Quem deve ter em conta o conceito de “interseccionalidade”? Nos seus textos e palestras tem apresentado a interseccionalidade como essencial no combate ao racismo, à violência, à supremacia branca, às desigualdades económica e social. É talvez o conceito mais referido neste livro e está no seu pensamento desde há anos. Os últimos anos contribuíram para reformular a aplicação dessa ideia?
Como muitas outras mulheres negras e como muitas pessoas que sempre se preocuparam com o racismo e com a opressão de género, muito antes do termo interseccionalidade estar em voga, eu sentia que ao falar destas questões elas não podiam surgir desligadas; havia uma inter-relação de temas que deveriam ser considerados em simultâneo.
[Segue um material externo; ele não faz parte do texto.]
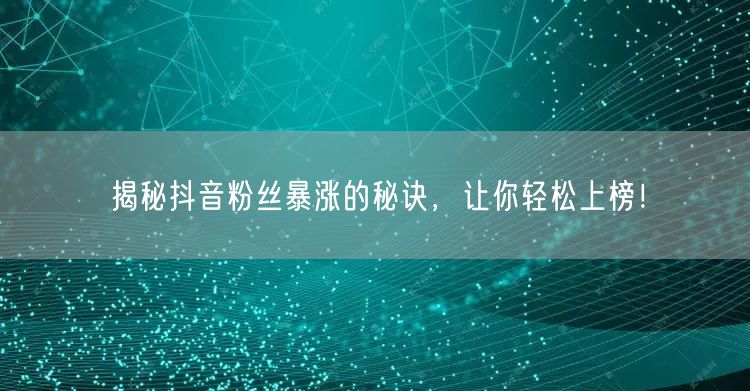 揭秘抖音粉丝暴涨的秘诀，让你轻松上榜！
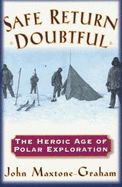 Safe Return Doubtful: Heroic Age of Polar Exploration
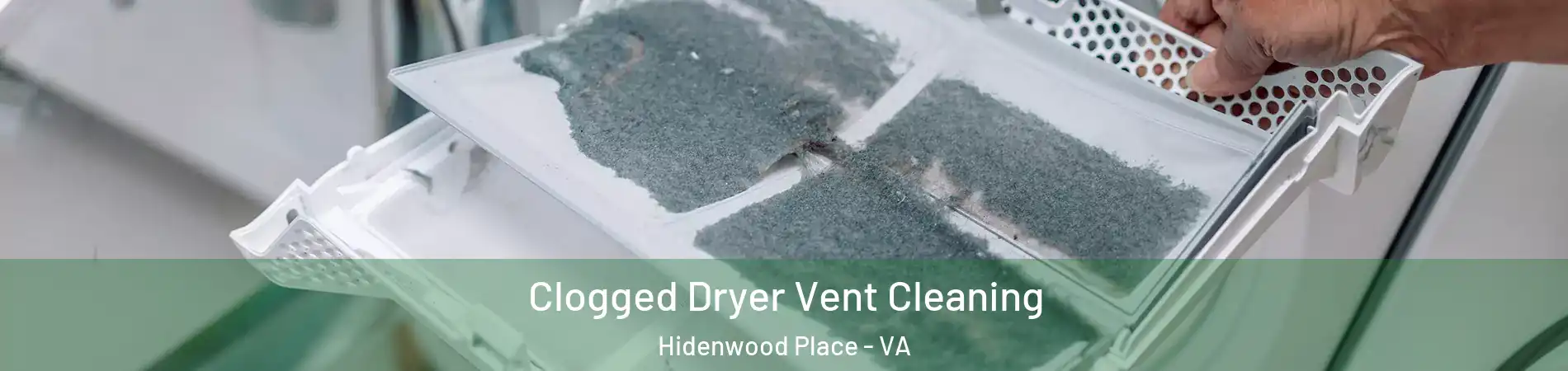 Clogged Dryer Vent Cleaning Hidenwood Place - VA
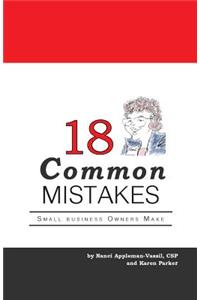 18 Common Mistakes Small Business Owners Make
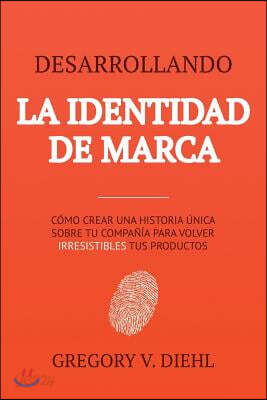 Desarrollando La Identidad de Marca [brand Identity Breakthrough]: C?mo Crear Una Historia ?nica Sobre Tu Negocio Para Volver Irresistibles Tus Produc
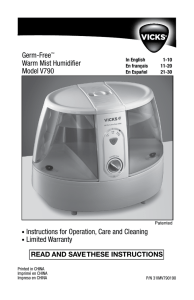 Germ-Free™ Warm Mist Humidifier Model V790 • Instructions
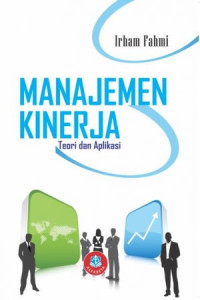 Image of Manajemen Kinerja; Teori dan Aplikasi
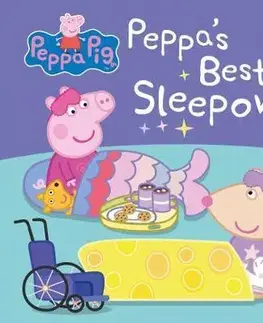 Leporelá, krabičky, puzzle knihy Peppa Pig: Peppa’s Best Sleepover - Peppa Pig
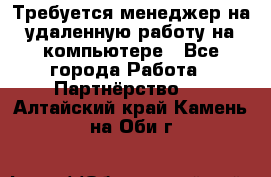 Требуется менеджер на удаленную работу на компьютере - Все города Работа » Партнёрство   . Алтайский край,Камень-на-Оби г.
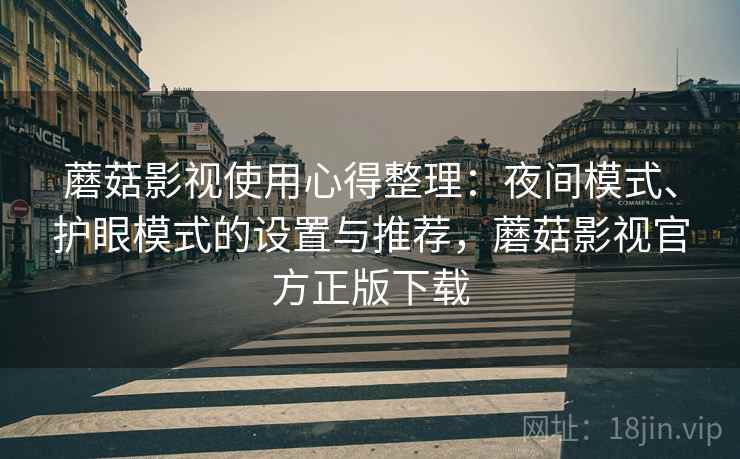 蘑菇影视使用心得整理:夜间模式、护眼模式的设置与推荐,蘑菇影视官方正版下载 蘑菇影视使用心得整理:夜间模式、护眼模式的设置与推荐,蘑菇影视官方正版下载
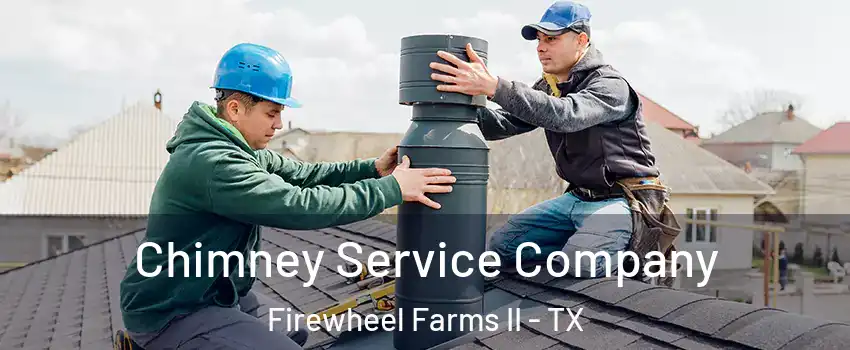 Chimney Service Company Firewheel Farms II - TX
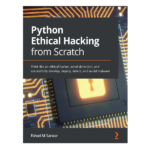 Python Ethical Hacking from Scratch by Fahad Ali Sarwar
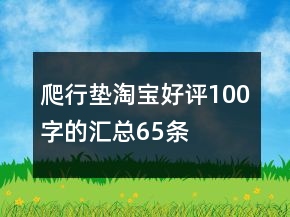爬行墊淘寶好評(píng)100字的匯總65條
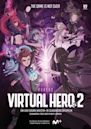 Virtual Hero: La Serie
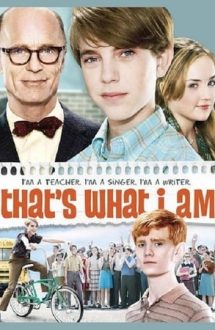 That’s What I Am – Sunt ceea ce sunt (2011)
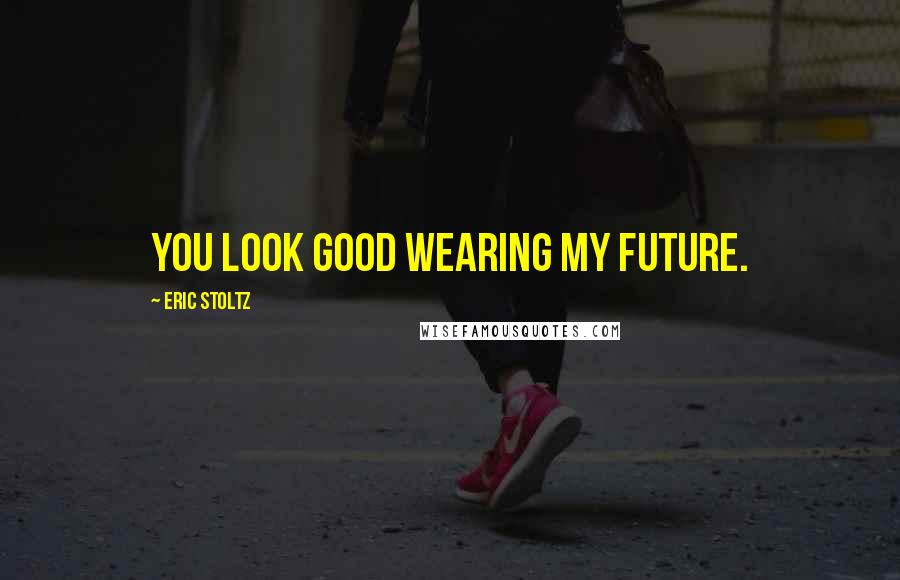 Eric Stoltz Quotes: You look good wearing my future.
Quando escrevi Women, Race, & Class [1981] pensei na longa história que incluía exploração económica, pobreza, segregação, racismo. Mas também na opressão das mulheres. Muitas mulheres negras debruçaram-se sobre questões de género. Como eu. Chamaram-lhe feminismo negro por ter a consciência de que género, raça e classe não são dissociáveis. Tem sido um modo de tratar questões de género que sempre reconheceu e aceitou a interseccionalidade. É uma afirmação com muitas décadas: perceber como é importante tocar muitos temas e problemas no contexto social. Ora, o racismo não se pode separar da opressão de género. São formas de segregação. Isso não terminou, muitas mais questões entraram na equação. Olhemos para as lutas que têm a ver com outras formas de opressão sexual ou segregação, como a questão transgénero, de pessoas que pertencem a categorias sexuais não conformes ao sistema. O termo interseccionalidade é uma marca, mais do que um conceito académico.»